Julia is a free open source, high-level, high-performance, dynamic programming language for numerical computing. It has the development convenience of a dynamic language with the performance of a compiled statically typed language, thanks in part to a JIT-compiler based on LLVM that generates native machine code, and in part to a design that implements type stability through specialization via multiple dispatch, which makes it easy to compile to efficient code.
In the blog post announcing the initial release of Julia in 2012, the authors of the language—Jeff Bezanson, Stefan Karpinski, Viral Shah, and Alan Edelman—stated that they spent three years creating Julia because they were greedy. They were tired of the trade-offs among Matlab, Lisp, Python, Ruby, Perl, Mathematica, R, and C, and wanted a single language that would be good for scientific computing, machine learning, data mining, large-scale linear algebra, parallel computing, and distributed computing.
Who is Julia for? In addition to being attractive to research scientists and engineers, Julia is also attractive to data scientists and to financial analysts and quants.
The designers of the language and two others founded Julia Computing in July 2015 to “develop products that make Julia easy to use, easy to deploy, and easy to scale.” As of this writing, the company has a staff of 28 and customers ranging from national labs to banks to economists to autonomous vehicle researchers. In addition to maintaining the Julia open source repositories on GitHub, Julia Computing offers commercial products, including JuliaPro, which comes in both free and paid versions.

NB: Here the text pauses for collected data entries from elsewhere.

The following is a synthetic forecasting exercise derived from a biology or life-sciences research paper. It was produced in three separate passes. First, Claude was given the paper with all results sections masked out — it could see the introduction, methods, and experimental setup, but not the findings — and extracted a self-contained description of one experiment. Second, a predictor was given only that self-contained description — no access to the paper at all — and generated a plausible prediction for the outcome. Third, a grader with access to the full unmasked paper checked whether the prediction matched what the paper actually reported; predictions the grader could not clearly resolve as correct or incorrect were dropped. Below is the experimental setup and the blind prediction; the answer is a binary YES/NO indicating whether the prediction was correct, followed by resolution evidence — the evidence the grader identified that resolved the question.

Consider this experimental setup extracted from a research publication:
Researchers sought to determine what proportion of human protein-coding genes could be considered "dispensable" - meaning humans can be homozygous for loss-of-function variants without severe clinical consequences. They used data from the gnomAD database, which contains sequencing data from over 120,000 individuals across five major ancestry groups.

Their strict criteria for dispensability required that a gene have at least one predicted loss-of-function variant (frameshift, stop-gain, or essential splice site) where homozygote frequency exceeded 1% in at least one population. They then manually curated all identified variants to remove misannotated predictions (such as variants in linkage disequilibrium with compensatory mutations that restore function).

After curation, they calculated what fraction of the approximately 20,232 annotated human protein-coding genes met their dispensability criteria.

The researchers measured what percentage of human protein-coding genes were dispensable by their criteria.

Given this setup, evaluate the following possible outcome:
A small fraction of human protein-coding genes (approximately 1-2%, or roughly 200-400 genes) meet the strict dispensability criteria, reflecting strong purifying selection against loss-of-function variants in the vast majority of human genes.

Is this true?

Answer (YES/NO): NO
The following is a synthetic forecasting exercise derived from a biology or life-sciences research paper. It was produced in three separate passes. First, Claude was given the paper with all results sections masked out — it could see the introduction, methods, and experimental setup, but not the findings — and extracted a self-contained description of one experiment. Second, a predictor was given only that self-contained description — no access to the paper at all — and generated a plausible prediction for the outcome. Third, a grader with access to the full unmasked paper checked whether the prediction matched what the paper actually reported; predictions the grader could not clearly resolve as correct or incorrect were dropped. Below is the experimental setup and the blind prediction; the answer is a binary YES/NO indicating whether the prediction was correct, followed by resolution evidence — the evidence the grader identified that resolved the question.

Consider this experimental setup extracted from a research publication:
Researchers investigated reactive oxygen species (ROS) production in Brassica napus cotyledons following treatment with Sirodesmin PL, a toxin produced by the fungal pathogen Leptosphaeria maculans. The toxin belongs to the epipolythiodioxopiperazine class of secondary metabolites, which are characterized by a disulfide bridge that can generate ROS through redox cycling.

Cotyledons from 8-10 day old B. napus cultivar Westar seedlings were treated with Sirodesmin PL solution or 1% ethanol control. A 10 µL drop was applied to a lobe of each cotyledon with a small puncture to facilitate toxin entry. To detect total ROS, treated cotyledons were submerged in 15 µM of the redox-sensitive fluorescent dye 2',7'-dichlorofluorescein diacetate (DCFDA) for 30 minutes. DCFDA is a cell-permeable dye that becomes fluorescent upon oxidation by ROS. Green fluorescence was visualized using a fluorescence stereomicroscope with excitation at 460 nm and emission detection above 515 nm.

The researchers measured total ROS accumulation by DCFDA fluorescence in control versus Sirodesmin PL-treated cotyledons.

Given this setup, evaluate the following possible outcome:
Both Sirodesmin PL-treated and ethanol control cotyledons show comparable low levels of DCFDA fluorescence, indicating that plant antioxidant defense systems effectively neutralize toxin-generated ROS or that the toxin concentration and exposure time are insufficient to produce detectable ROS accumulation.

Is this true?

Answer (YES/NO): NO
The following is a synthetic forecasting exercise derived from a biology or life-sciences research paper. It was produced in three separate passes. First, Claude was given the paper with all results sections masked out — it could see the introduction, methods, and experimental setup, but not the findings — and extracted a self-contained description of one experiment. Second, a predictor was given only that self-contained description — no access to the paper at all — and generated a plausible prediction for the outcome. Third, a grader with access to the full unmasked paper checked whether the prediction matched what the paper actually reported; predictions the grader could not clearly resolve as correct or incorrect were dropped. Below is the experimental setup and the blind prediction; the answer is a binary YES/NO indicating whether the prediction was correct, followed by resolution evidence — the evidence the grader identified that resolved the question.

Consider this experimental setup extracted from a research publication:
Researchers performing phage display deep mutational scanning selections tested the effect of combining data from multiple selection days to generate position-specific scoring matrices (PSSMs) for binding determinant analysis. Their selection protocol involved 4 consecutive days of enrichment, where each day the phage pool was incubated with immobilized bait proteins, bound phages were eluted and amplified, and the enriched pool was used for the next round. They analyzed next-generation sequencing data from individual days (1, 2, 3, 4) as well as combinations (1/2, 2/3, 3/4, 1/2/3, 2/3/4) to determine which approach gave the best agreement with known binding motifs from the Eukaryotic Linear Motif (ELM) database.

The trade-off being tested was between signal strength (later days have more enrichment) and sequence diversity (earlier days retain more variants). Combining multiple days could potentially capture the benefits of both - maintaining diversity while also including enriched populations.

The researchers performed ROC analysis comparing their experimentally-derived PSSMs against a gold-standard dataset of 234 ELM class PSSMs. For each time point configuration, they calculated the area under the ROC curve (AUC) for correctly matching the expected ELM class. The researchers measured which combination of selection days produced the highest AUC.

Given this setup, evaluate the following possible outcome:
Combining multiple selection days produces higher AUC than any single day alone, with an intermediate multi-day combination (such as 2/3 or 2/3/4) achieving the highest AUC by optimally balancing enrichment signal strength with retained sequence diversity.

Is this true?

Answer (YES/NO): YES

Julia “aims to create an unprecedented combination of ease-of-use, power, and efficiency in a single language.” To the issue of efficiency, consider the graph below:
What we’re seeing here is that Julia code can be faster than C for a few kinds of operations, and no more than a few times slower than C for others. Compare that to, say, R, which can be almost 1,000 times slower than C for some operations.
Note that one of the slowest tests for Julia is Fibonacci recursion; that is because Julia currently lacks tail recursion optimization. Recursion is inherently slower than looping. For real Julia programs that you want to run in production, you’ll want to implement the loop (iteration) form of such algorithms.
Julia JIT compilation
There is a cost to the JIT (just-in-time) compiler approach as opposed to a pure interpreter: The compiler has to parse the source code and generate machine code before your code can run. That can mean a noticeable start-up time for Julia programs the first time each function and macro runs in a session. So, in the screenshot below, we see that the second time we generate a million random floating point numbers, the time taken is an order of magnitude less than on the first execution. Both the
@time macro and the
rand() function needed to be compiled the first time through the code, because the Julia libraries are written in Julia.
julia> @time rand(10^6); 0.62081 seconds (14.44 k allocations: 8.415 MiB) julia> @time rand(10^6); 0.004881 seconds (7 allocations: 7.630 MiB)
Julia fans claim, variously, that it has the ease of use of Python, R, or even Matlab. These comparisons do bear scrutiny, as the Julia language is elegant, powerful, and oriented towards scientific computing, and the libraries supply a broad range of advanced programming functionality.
As a quick Julia language example, consider the following Mandelbrot set benchmark code:
As you can see, complex number arithmetic is built into the language, as are macros for tests and timing. As you can also see, the trailing semicolons that plague C-like languages, and the nested parentheses that plague Lisp-like languages, are absent from Julia. Note that
mandelperf() is called twice, in lines 61 and 62. The first call tests the result for correctness and does the JIT-compilation; the second call gets the timing.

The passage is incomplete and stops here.